Jessa Lingel on the Craigslist Ethic: A Web 1.0 Vision of Online Democracy

March 10, 2022

Thursday, March 10th at 3:30
Freedom Forum Conference Center, Carroll Hall

A growing number of tech insiders are raising doubts about the long-term consequences of the mainstream internet, in terms of individual mental health as well as national democracy. The need for a more ethical internet has led some to embrace sci-fi imaginings and others to reject digital media altogether. This talk considers the vision of a single platform as instructive for thinking about the future of the web: craigslist. Over its 25-year history, craigslist has grown into a multi-faceted website for local exchanges, which can include buying, selling, hiring, apartment seeking, dating or simply ranting about the neighborhood. At once outdated and highly relevant, easy to use and easy to overlook, craigslist has mostly stayed the same while the web around it has changed, becoming less open and more profit driven. The design decisions and user policies governing craigslist give shape to particular a form of politics, and examining these rules and norms reveals what we stand to lose if the web continues to become less open and more gentrified, where platforms are pushed towards sleek professionalism over messy serendipity.

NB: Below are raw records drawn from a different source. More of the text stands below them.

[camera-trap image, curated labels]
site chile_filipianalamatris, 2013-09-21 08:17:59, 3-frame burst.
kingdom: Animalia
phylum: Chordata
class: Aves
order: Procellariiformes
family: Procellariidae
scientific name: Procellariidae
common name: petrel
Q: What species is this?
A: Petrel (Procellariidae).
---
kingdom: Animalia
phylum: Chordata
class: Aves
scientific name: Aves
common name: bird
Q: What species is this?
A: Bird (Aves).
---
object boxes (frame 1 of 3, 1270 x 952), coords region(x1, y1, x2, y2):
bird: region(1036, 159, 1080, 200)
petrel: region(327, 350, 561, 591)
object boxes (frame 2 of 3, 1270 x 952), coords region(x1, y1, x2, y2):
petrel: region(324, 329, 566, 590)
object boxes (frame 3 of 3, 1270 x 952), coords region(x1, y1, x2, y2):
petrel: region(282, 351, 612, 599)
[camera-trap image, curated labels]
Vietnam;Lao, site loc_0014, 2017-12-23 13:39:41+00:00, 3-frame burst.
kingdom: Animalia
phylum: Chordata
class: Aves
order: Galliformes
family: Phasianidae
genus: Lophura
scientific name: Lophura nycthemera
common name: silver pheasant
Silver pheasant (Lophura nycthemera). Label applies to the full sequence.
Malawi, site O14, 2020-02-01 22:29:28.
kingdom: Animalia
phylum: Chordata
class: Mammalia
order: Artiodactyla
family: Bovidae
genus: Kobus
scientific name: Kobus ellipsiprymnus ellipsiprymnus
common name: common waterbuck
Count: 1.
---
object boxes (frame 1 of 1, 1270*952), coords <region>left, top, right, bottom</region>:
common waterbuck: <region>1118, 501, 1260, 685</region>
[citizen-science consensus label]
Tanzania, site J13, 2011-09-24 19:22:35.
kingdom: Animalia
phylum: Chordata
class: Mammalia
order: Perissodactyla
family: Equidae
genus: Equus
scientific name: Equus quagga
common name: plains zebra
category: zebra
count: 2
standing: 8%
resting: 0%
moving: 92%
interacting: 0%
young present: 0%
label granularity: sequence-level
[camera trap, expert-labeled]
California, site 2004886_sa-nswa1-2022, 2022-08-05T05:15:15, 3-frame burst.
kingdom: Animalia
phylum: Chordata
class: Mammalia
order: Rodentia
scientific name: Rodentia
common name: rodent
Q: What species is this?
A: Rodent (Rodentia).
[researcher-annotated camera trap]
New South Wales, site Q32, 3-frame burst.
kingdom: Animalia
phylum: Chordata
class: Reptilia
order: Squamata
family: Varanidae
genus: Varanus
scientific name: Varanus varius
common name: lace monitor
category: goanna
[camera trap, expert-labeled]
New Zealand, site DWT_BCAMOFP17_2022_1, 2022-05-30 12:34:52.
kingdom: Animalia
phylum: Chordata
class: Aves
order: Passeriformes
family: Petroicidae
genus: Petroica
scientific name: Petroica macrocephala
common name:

Jessa Lingel is an associate professor at the University of Pennsylvania’s Annenberg School for Communication, where she studies digital culture, looking for the ways that relationships to technology can show us gaps in power or possibilities for social change. Dr. Lingel’s research focuses on three key areas: alterity and appropriation, and investigations of how information and technology is altered, tinkered with, subverted, and articulated by marginalized groups; politics of infrastructure, where systems of categorization, organization, and design can reveal underlying ideologies and logics; and technological activism as a way of exploring how socio-technical practices can contribute to projects of social justice. She is the author of An Internet for the People: The Politics and Promise of craigslist.